The lake increased in surface area by 91 percent from 2009 to 2022 whilst its mean chlorophyll-a concentrations halved.

Lead author and doctoral student Aidan Byrne said: “Lesser flamingos in East Africa are increasingly vulnerable, particularly with increased rainfall predicted for the region under climate change.

“Without improved lake monitoring and catchment management practices, the highly specialized species found in soda lake ecosystems – including lesser flamingos – could be lost.”

Without their main food source, flamingos will be forced into new unprotected areas in the search for food.

The researchers are therefore calling for coordinated conservation action across international borders, improved monitoring and more sustainable management of land surrounding important flamingo lakes.

Dr.
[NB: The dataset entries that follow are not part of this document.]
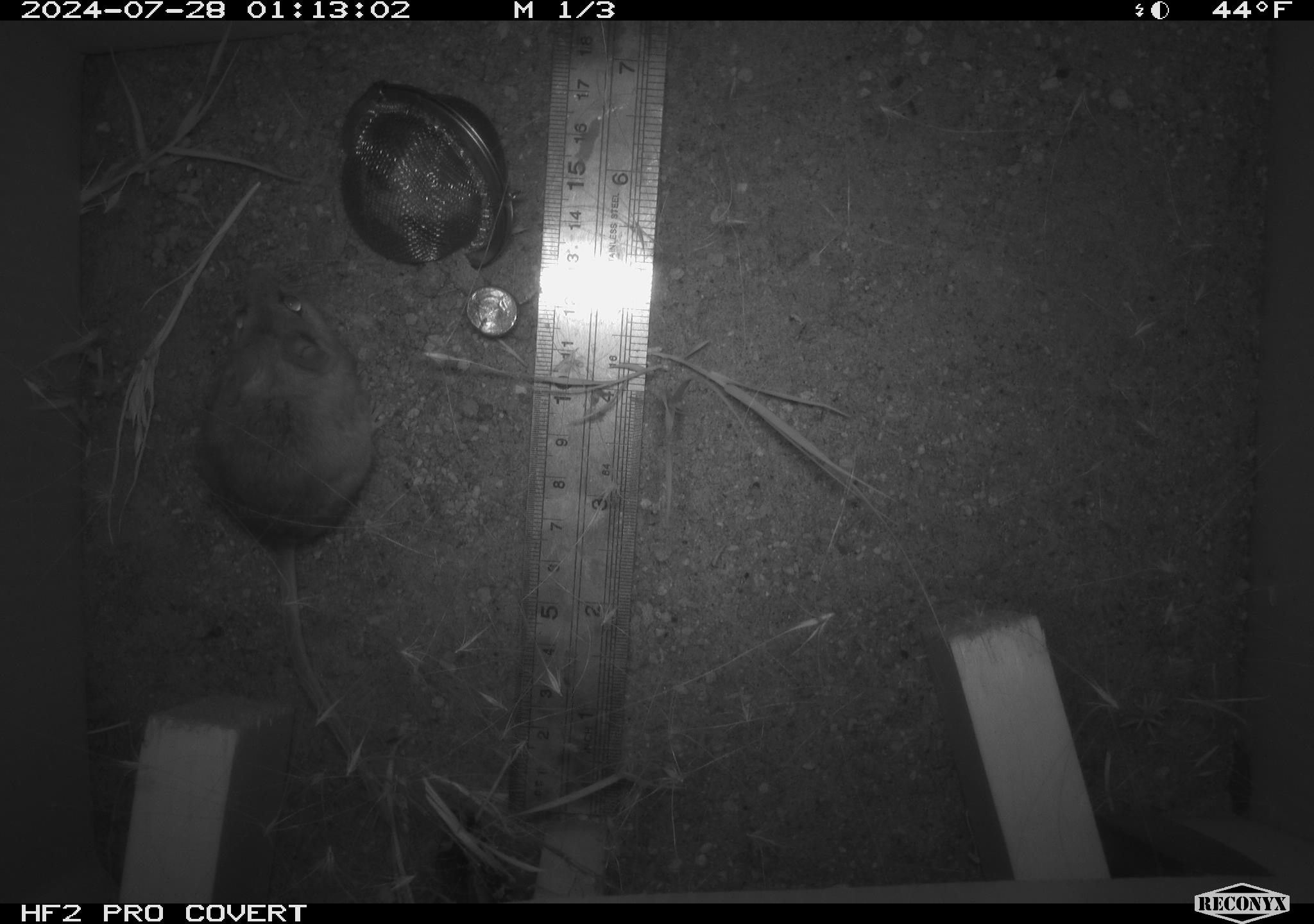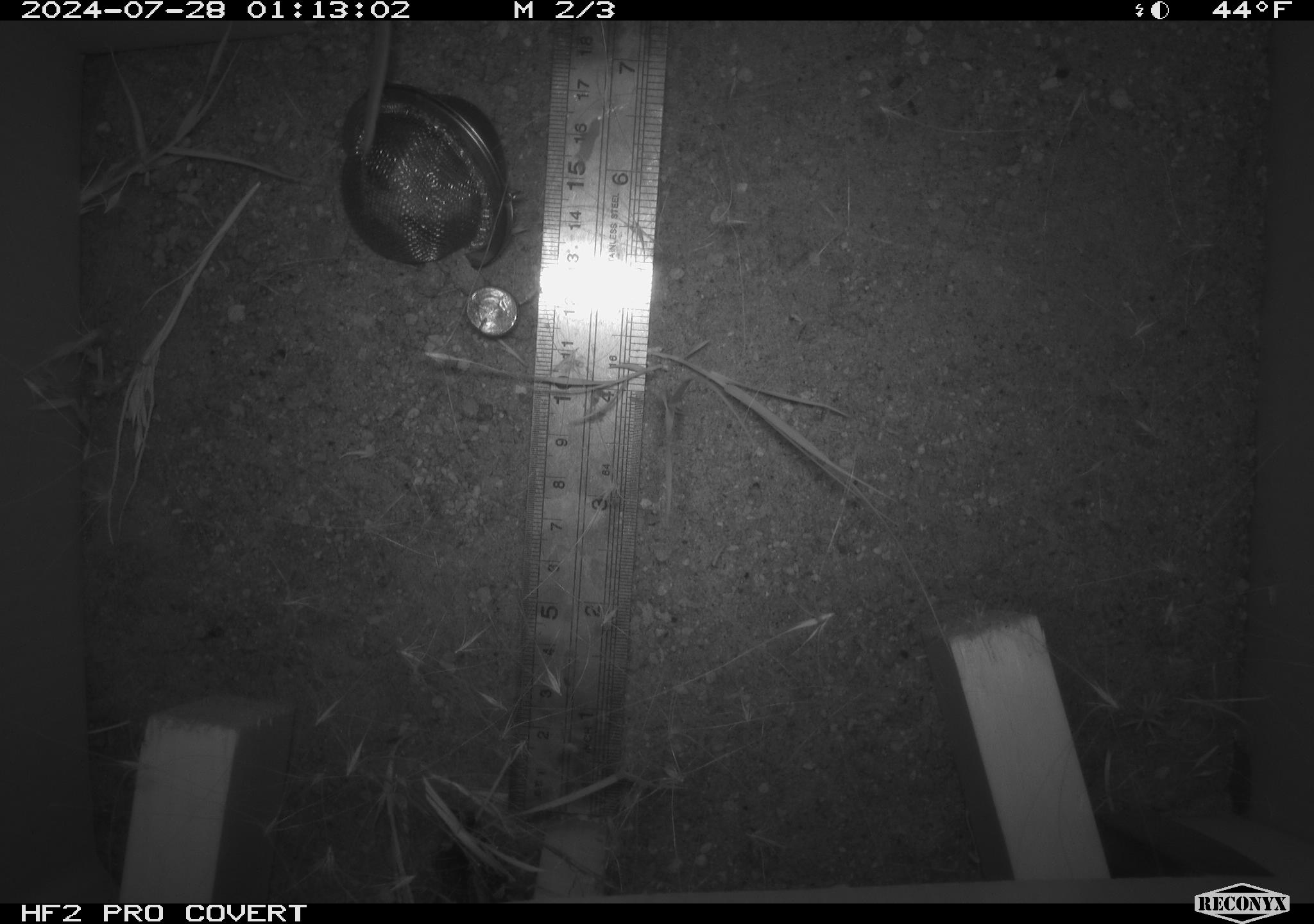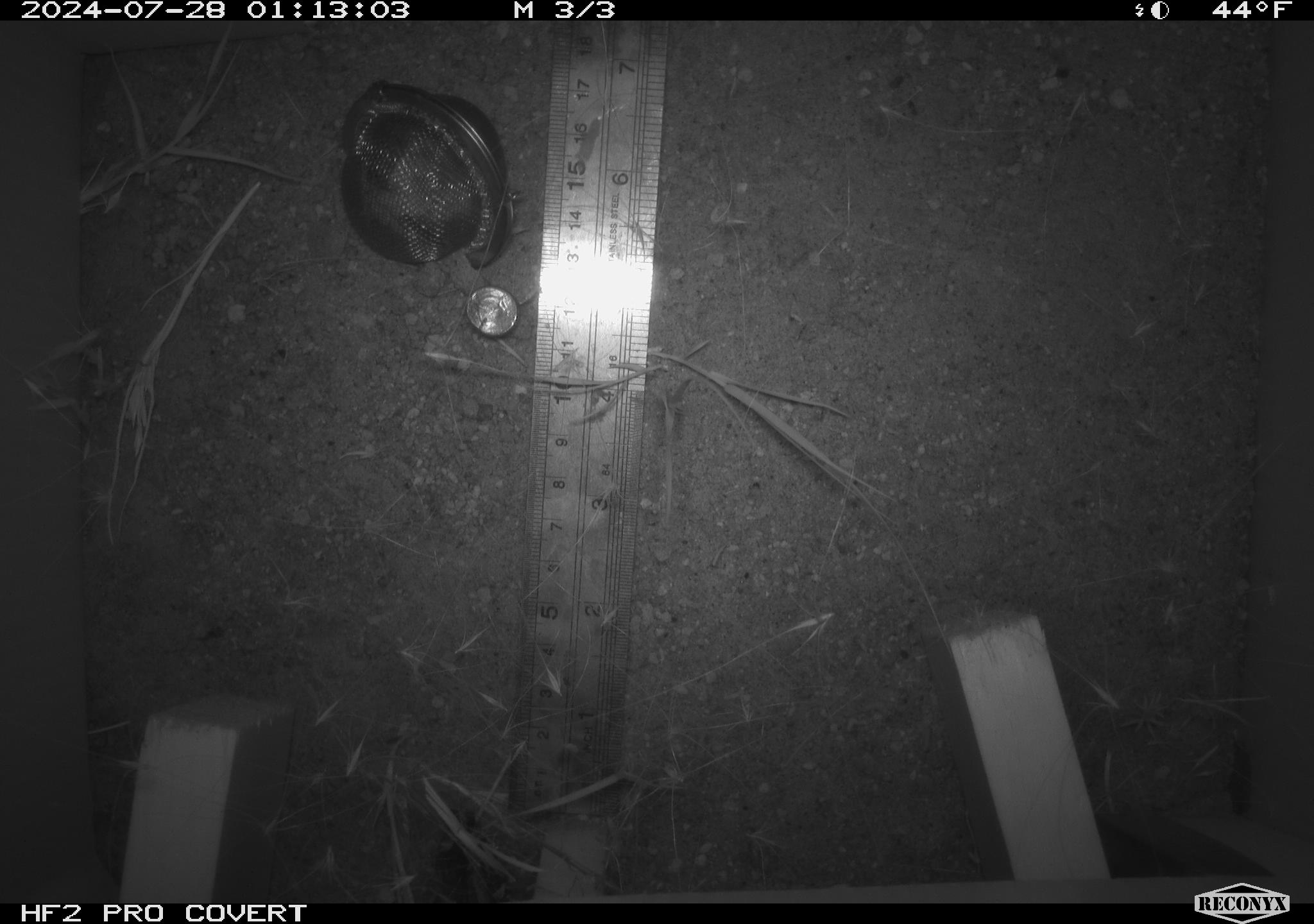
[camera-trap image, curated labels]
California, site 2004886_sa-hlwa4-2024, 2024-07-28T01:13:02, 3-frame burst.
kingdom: Animalia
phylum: Chordata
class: Mammalia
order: Rodentia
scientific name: Rodentia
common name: rodent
Emma Tebbs, from King’s College London, added: “East African populations could potentially move north or south away from the equator in search of food resources. And whilst six study lakes increased in habitat suitability from 2010 to 2022, only three of those have some level of conservation protection.

“Increases in water levels could lead to lesser flamingos becoming more reliant on lakes that are unprotected, outside of current nature reserves and protected sites, which has implications for conservation and ecotourism revenues.”